Description of the task:
Every line from the line containing "What is the measure" through the final line of the data is to be printed exactly; no other line is to appear.
%%
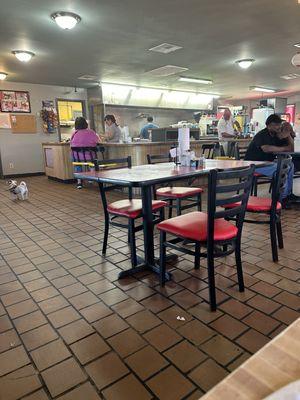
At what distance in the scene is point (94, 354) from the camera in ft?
5.22

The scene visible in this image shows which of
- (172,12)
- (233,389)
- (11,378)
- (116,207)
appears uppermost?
(172,12)

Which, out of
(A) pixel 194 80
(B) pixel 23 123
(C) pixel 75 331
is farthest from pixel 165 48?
(B) pixel 23 123

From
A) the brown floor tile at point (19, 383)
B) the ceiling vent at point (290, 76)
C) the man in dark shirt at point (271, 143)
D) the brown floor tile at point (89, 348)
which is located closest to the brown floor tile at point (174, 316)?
the brown floor tile at point (89, 348)

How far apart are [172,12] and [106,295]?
366 cm

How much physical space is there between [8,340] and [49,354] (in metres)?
0.32

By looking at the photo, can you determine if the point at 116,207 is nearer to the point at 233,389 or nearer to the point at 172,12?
the point at 233,389

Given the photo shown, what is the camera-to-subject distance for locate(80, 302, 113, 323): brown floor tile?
1.92 meters

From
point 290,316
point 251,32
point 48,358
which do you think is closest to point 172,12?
point 251,32

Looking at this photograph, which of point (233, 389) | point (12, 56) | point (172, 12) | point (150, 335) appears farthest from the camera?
point (12, 56)

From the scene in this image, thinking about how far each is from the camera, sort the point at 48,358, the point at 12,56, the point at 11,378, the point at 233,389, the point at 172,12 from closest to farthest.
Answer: the point at 233,389 → the point at 11,378 → the point at 48,358 → the point at 172,12 → the point at 12,56

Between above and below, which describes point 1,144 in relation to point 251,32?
below

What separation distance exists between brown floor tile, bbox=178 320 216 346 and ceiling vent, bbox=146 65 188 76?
6324mm

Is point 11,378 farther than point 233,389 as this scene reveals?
Yes

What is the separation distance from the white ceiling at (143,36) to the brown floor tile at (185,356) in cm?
A: 371
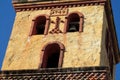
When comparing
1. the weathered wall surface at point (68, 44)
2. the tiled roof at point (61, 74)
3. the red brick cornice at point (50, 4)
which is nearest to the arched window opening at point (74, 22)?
the weathered wall surface at point (68, 44)

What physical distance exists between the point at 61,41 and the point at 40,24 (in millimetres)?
1910

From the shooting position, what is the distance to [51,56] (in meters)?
21.7

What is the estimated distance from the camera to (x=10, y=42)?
71.1ft

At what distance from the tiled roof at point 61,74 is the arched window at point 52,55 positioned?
938 millimetres

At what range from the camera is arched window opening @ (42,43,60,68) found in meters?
21.2

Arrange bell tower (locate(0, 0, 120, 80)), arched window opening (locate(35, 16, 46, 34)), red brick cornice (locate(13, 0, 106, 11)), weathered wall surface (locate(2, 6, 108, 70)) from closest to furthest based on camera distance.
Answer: bell tower (locate(0, 0, 120, 80))
weathered wall surface (locate(2, 6, 108, 70))
red brick cornice (locate(13, 0, 106, 11))
arched window opening (locate(35, 16, 46, 34))

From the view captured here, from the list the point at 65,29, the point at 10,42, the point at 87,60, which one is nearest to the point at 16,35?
the point at 10,42

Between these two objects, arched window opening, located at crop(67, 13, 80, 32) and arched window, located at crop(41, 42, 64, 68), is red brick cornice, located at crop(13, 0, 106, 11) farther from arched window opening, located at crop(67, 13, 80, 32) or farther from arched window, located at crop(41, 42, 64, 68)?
arched window, located at crop(41, 42, 64, 68)

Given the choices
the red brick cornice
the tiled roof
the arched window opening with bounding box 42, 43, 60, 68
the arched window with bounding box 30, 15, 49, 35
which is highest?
the red brick cornice

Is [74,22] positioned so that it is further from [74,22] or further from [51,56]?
[51,56]

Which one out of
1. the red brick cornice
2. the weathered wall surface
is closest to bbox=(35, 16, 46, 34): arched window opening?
the weathered wall surface

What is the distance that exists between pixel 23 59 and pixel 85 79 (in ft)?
8.96

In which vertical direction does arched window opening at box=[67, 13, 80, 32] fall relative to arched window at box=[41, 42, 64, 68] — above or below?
above

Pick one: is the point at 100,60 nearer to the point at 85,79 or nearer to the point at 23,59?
the point at 85,79
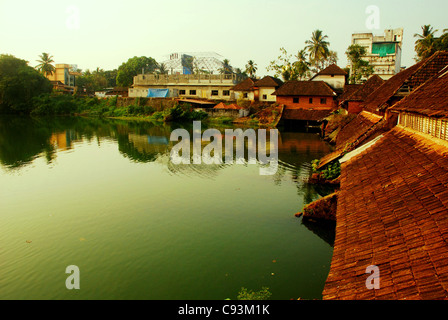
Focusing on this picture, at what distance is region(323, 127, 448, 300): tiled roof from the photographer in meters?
4.70

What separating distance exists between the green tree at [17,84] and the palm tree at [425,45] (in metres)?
75.3

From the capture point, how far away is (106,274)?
9.60 metres

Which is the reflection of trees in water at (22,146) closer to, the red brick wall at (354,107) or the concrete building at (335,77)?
the red brick wall at (354,107)

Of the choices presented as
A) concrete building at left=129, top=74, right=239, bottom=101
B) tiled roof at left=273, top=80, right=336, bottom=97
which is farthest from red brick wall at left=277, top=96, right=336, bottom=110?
concrete building at left=129, top=74, right=239, bottom=101

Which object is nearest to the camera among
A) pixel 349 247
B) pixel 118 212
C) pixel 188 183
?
pixel 349 247

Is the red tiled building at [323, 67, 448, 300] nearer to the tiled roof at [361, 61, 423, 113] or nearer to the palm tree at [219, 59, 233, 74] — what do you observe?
the tiled roof at [361, 61, 423, 113]

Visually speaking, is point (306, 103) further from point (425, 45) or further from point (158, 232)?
point (158, 232)

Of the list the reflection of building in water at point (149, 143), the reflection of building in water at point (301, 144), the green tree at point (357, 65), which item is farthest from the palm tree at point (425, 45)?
the reflection of building in water at point (149, 143)

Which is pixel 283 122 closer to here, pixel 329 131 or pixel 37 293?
pixel 329 131

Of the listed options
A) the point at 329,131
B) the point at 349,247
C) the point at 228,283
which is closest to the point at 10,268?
the point at 228,283

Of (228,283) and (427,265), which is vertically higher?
(427,265)

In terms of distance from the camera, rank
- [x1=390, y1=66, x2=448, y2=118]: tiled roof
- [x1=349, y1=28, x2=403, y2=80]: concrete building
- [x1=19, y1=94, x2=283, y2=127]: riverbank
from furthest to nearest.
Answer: [x1=349, y1=28, x2=403, y2=80]: concrete building → [x1=19, y1=94, x2=283, y2=127]: riverbank → [x1=390, y1=66, x2=448, y2=118]: tiled roof

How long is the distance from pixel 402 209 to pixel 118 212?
11.8m

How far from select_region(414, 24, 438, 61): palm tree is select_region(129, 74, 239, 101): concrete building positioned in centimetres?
3303
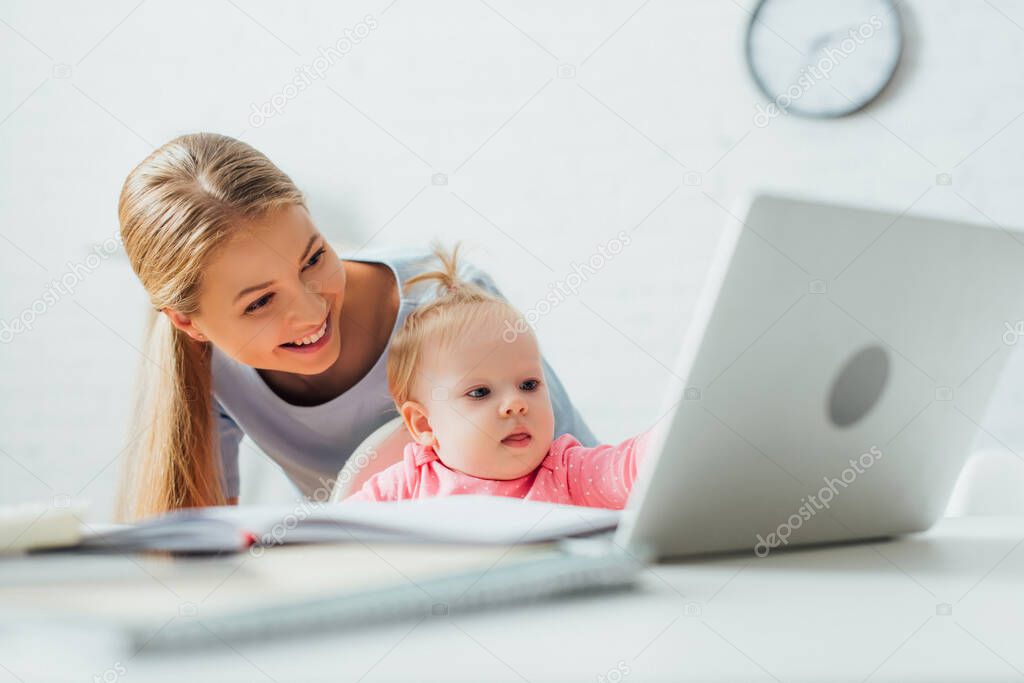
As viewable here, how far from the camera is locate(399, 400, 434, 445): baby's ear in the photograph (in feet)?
4.14

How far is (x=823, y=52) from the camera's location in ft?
8.70

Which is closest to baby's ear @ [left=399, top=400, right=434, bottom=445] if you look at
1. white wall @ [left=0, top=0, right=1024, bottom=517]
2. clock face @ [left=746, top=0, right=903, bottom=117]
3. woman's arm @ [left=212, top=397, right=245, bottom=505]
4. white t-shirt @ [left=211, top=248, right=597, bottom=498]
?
white t-shirt @ [left=211, top=248, right=597, bottom=498]

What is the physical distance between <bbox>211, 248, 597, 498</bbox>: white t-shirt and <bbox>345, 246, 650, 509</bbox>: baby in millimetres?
232

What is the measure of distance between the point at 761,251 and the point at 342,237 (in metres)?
2.38

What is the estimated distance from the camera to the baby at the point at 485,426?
3.81 feet

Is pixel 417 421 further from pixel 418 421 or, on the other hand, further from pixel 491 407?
pixel 491 407

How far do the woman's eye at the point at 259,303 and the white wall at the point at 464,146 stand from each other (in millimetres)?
1441

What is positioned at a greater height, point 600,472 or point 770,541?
point 600,472

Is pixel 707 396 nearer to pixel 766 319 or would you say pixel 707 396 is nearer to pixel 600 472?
pixel 766 319

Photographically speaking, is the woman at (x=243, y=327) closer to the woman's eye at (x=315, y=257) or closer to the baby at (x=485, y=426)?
the woman's eye at (x=315, y=257)

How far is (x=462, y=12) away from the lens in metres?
2.81

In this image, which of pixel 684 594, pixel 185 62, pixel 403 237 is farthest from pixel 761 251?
pixel 185 62

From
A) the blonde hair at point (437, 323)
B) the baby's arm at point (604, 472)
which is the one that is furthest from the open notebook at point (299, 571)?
the blonde hair at point (437, 323)

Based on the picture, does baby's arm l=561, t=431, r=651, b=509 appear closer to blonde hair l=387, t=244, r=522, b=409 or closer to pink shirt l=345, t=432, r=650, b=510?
pink shirt l=345, t=432, r=650, b=510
%%
Answer to the exercise:
What is the measure of distance between the point at 761,251 and the point at 342,237 (in metres)?
2.38

What is the estimated distance from the camera to the baby at the point at 485,426?
3.81 feet

Is pixel 417 421 further from pixel 418 421 or, on the other hand, further from pixel 491 407?
pixel 491 407

How far do the woman's eye at the point at 259,303 and the white wall at the point at 464,146 stand from each other (in millimetres)?
1441

What is positioned at a greater height, point 600,472 or point 770,541?
point 600,472

Is pixel 707 396 nearer to pixel 766 319 or would you say pixel 707 396 is nearer to pixel 600 472?
pixel 766 319

Photographically speaking, is the woman at (x=243, y=327) closer to the woman's eye at (x=315, y=257) or closer to the baby at (x=485, y=426)?
the woman's eye at (x=315, y=257)

How far is (x=462, y=12) away from the lens in metres?
2.81

In this image, which of pixel 684 594, pixel 185 62, pixel 403 237 is farthest from pixel 761 251?
pixel 185 62

From
A) the blonde hair at point (437, 323)
B) the baby's arm at point (604, 472)
which is the one that is furthest from the open notebook at point (299, 571)?
the blonde hair at point (437, 323)

Based on the picture, does baby's arm l=561, t=431, r=651, b=509 appear closer to blonde hair l=387, t=244, r=522, b=409 or closer to pink shirt l=345, t=432, r=650, b=510?
pink shirt l=345, t=432, r=650, b=510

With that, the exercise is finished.